Certainly, the hard-won "visibility" of ACT UP! demonstrations has spurred critics such as Sedgwick to account for such activism in writing theories dependent on some notion of the subculture. Sedgwick's sense of "self-placarded" admits agency and the visible, while semiotizing it. To those familiar with the standard practices of agitprop theater, or the Brechtian notion of "distanciation," ACT UP!'s strategies and Sedgwick's representation of them do not seem to diverge from numerous historical models. The Brechtian tradition of political theater has long regarded any modes of suturing as empathetic structures that retain mystified class relations, thus rendering every performing body a placarded demonstration of social gesture — either complicit with dominant practices or, in Brechtian epic practices, a challenge to the status quo. However, what Sedgwick identifies as the queer-specific mode of performativity is one catalyzed by "shame," distinguishing it from those propelled into representation by other mechanisms of oppression, such as class relations in the Brechtian model. Unlike the material relations of class, the catalytic relation of "shame" to "performativity" establishes a bridge between internal dynamics and the order of the visible. This crossing of the internal/external divide may provide the key contribution of "queer" to "performativity" that has made the compound so inviting to theorists in recent years. Diana Fuss, in her introduction to the influential anthology inside/ out, marks this relation as the signature of new critical practices. We will see in a later discussion just how this works along the borders of the visible and writing. Yet Sedgwick only passingly admits demonstrations into her discussion. Instead, she ultimately settles upon Henry James's prefaces in the New York edition of his work as the prime site of performativity.
Before addressing the consequences of that settlement, I want to turn briefly to Butler's use of "queer performativity" to explore just how reading and writing have been made to overtake traditional notions of performance. In "Critically Queer," Butler emphasizes that "there is no power, construed as a subject, that acts, but only a reiterated acting that is power in its persistence and instability" (1993, 17). Butler's mission is to evacuate traditional notions of the subject/agency from within the system of performativity. She emphasizes that "performativity, then, is to be read not as self-expression or self-presentation, but as the unanticipated resignifiability of highly invested terms" (28). Butler continues, working from J. L. Austin, to locate such performativity within studies of speech acts, asserting that "performative acts are forms of authoritative speech." Reframing the operations of "queer" within those of "performativity," Butler finds that "the term 'queer' emerges as an interpellation that raises the question of the status of force and opposition, of stayability and variability, within performativity" (18). The term "queer," operating within these parameters, provides the solution to earlier conundra that Butler identified in her influential article "Imitation and Gender Subordination," in which she problematizes the rubric "lesbian theory."

Entries shown |

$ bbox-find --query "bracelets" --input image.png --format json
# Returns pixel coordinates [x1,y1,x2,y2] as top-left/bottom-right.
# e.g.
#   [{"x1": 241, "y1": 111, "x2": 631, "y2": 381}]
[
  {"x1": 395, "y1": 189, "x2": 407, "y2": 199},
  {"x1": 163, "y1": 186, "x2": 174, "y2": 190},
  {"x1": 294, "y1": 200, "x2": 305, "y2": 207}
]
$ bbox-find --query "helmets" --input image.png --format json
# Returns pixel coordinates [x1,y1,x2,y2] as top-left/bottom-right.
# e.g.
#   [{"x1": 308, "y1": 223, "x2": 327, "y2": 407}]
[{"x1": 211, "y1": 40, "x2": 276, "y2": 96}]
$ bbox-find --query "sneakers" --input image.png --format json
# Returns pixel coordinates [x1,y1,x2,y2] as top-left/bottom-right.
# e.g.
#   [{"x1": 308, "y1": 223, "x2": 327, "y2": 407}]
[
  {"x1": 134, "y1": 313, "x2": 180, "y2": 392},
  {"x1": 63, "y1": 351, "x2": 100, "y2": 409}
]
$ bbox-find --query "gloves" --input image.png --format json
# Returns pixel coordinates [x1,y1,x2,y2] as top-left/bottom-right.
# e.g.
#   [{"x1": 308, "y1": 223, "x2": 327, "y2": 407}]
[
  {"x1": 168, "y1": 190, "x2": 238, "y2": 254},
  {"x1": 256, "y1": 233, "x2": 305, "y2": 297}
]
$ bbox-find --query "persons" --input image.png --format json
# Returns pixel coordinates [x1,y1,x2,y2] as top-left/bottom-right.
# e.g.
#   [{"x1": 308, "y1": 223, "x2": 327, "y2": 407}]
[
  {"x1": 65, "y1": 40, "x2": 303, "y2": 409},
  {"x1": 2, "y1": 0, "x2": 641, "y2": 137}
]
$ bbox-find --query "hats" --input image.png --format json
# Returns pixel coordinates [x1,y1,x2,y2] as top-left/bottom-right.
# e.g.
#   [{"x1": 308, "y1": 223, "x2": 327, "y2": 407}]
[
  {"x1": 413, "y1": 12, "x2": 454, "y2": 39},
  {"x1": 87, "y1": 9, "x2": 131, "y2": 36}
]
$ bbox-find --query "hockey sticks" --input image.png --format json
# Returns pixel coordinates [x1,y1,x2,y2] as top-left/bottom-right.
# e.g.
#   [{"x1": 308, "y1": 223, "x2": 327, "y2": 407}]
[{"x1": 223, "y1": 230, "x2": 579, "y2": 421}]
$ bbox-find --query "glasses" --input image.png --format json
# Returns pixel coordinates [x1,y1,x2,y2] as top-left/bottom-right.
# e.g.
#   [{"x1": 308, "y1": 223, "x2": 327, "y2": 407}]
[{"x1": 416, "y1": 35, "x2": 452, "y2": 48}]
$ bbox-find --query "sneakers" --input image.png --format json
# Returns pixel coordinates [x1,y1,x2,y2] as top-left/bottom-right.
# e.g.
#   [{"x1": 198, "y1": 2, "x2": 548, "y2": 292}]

Things to do |
A: Does the passage on queer performativity agree with each statement below? Answer yes or no for each, and quote the words of the passage that decide it.
(i) Sedgwick discusses demonstrations at length.
(ii) Sedgwick chooses Henry James's prefaces in the New York edition as the prime site of performativity.
(iii) Butler holds that performativity should be read as self-expression.
B: Continue the passage on queer performativity, starting right after its final sentence.

Answers to the problems |
A:
(i) No: "Yet Sedgwick only passingly admits demonstrations into her discussion."
(ii) Yes: "she ultimately settles upon Henry James's prefaces in the New York edition of his work as the prime site of performativity."
(iii) No: "performativity, then, is to be read not as self-expression or self-presentation, but as the unanticipated resignifiability of highly invested terms"

B:
To install myself within the terms of an identity category would be to turn against the sexuality that the category purports to describe; and this might be true for any identity category which seeks to control the very eroticism that it claims to describe and authorize, much less "liberate." ... For it is always finally unclear what is meant by invoking the lesbian-signifier, since its signification is always to some degree out of one's control, but also because its specificity can only be demarcated by exclusions that return to disrupt its claim to coherence. (1991, 14–15)
For Butler, "lesbian" as an identity is overdetermined by heterosexuality. It is actually produced by homophobia, articulates the, by definition, unarticulable in its claim to sexuality, is both "out of control" for those reasons and oppressive in drawing exclusionary borders of specificity. "Queer" evacuates the fulsome problematic of "lesbian" to operate as an unmarked interpellation, thus avoiding that exclusionary specificity.
"Queer" occurs within "performativity," which Butler in the earlier article defines as evacuating "performance" by denying "a prior and volitional subject"; in fact, as she would have it, "performative" "constitutes as an effect the very subject it appears to express" (24). Unlike Sedgwick's, Butler's sense of performativity sets out to contradict traditional agitprop or Brechtian theatrical strategies that encourage actors and spectators alike to imagine themselves as an agent of change. Butler gives over that agency to a "reiterated acting that is power in its persistence and instability ... a nexus of power and discourse that repeats or mimes the discursive gestures of power" (17). She insists that the subject is merely a product of such iterations:
Where there is an "I" who utters or speaks ... there is first a discourse which precedes and enables that "I." ... Indeed, I can only say "I" to the extent that I have first been addressed, and that address has mobilized my place in speech; paradoxically, the discursive condition of social recognition precedes and conditions the formation of the subject. (18)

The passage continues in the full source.